Banqueiros dizem que crise política está afundando o Brasil

Todos os posts, Últimas notícias

Há dez anos, em 3 de novembro de 2008, o Itaú Unibanco escrevia a página mais importante de sua história, ao anunciar a união dos negócios do clã Moreira Salles aos das famílias Setubal e Villela.

A fusão entre o Unibanco, criado em 1924, e o Itaú, de 1944, deu origem ao maior banco privado do país.
Uma década depois, as cabeças à frente dessa delicada operação afirmam que, mais uma vez, é hora de virar a página. Agora, porém, falam do Brasil.

“Passada a eleição, é virar essa página. Unir o país. Precisamos de um país que ande para a frente, com crescimento”, disse Roberto Setubal, hoje copresidente do Conselho de Administração do Itaú Unibanco Holding, em entrevista à Folha na quinta-feira (1º).

Acompanhado do também copresidente Pedro Moreira Salles, os executivos relembraram desafios e desconfianças a respeito da fusão.

“As pessoas perguntavam: ‘Mas será uma fusão mesmo? Se for, não vai dar certo. Não pode ser 50-50. Tem algum acordo que ninguém conhece’”, lembrou Moreira Salles.
E dizem que, com limitações para novas aquisições no Brasil, o plano é retomar o horizonte de internacionalização traçado já em 2008, mas que esbarrou em questões regulatórias e tributárias.

“É a peça faltante”, afirmou Moreira Salles.

Em retrospecto, qual o balanço da fusão após dez anos? 

Roberto Setubal O primeiro ponto relevante é que deu muito certo entre a gente: a minha relação com o Pedro, dos controladores, da família Villela. Esse foi um elemento fundamental para o banco atingir a posição que tem hoje. Esse ponto passa meio despercebido, mas pessoas que têm sócios entendem.

Estamos cheios de sociedades que dão errado por falta disso.

Uma fusão é meio como um casamento; vocês vão ficar juntos para sempre. É preciso ter uma visão de futuro muito igual, as mesmas ambições, espaço para todo o mundo. É delicado. Pedro gosta de falar que a gente nem sempre concorda, mas só entre a gente.

Pedro Moreira Salles Para fora, a gente sempre concorda.

RS Estamos sempre alinhados (risos).

PMS Se os dois concordassem sempre, não precisava de um dos dois. O que a gente se comprometeu a fazer —com altos e baixos, claro— está feito. Poucas fusões dão certo, e acho que a gente virou um case, várias universidades acompanharam. Se olhar outras integrações, vai ver que, passados dez anos, essas organizações ainda têm problemas tribais, por assim dizer.

A nossa foi possível por causa da honestidade intelectual do Roberto, que estava com a mão no manche.

No início todo mundo achava: ‘Bom, isso aqui acabou. O Roberto vai selecionar os caras dele’.

**Material fornecido:**
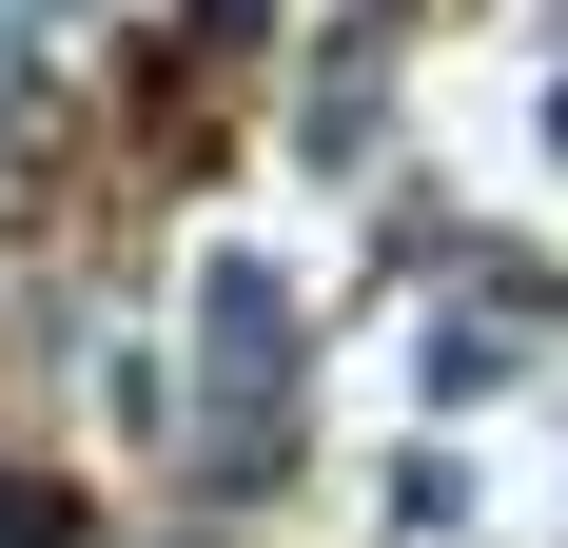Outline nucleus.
<instances>
[{"label": "nucleus", "instance_id": "2", "mask_svg": "<svg viewBox=\"0 0 568 548\" xmlns=\"http://www.w3.org/2000/svg\"><path fill=\"white\" fill-rule=\"evenodd\" d=\"M412 392H432V412H490V392H510V353H490L470 314H432V333H412Z\"/></svg>", "mask_w": 568, "mask_h": 548}, {"label": "nucleus", "instance_id": "1", "mask_svg": "<svg viewBox=\"0 0 568 548\" xmlns=\"http://www.w3.org/2000/svg\"><path fill=\"white\" fill-rule=\"evenodd\" d=\"M196 333H216V373L255 392V353H294V294H275V255H196Z\"/></svg>", "mask_w": 568, "mask_h": 548}]
</instances>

**Instrução dada 1:**
Segundo o texto sobre a fusão Itaú Unibanco, em que data foi anunciada a união dos negócios dos dois bancos?
**Instrução dada 2:**
Prossiga com o texto sobre a fusão Itaú Unibanco a partir do ponto em que ele termina.
A listagem não tem nenhum papel aqui.

**Resultado da tarefa 1:**
Em 3 de novembro de 2008.

**Resultado da tarefa 2:**
Se a gente voltar atrás, havia muitas dúvidas. As pessoas perguntavam: ‘Mas será uma fusão mesmo? Se for, não vai dar certo. Não pode ser 50-50. Eles disseram que concordaram em concordar, mas não podem. Deve ter um desempate. Tem algum acordo que ninguém conhece.’

Existiu mesmo essa visão. Todo o mundo disse que o Unibanco seria engolido. 

PMS O que eu ouvi disso… Eu ia lá no Roberto e falava: ‘As pessoas estão dizendo isso, isso e isso’. E o Roberto dizia: ‘Olha aqui a minha lista. É a mesma coisa do meu lado’. E era compreensível. As pessoas tinham escolhido a empresa A ou a empresa B. Eram concorrentes antes.

Quando isso se tranquilizou? 

RS Em dois, três anos.

PMS  Criou-se, logo no segundo ano, um evento em que nós dois íamos não para falar de resultados, mas de cultura; dedicamos um tempo relevante para comunicar isso. Fazer a seleção de quem representava a nova cultura. Pessoas importantes que não queriam aceitar o novo status quo deixaram a organização. A cultura expulsa quem de alguma maneira não se adéqua.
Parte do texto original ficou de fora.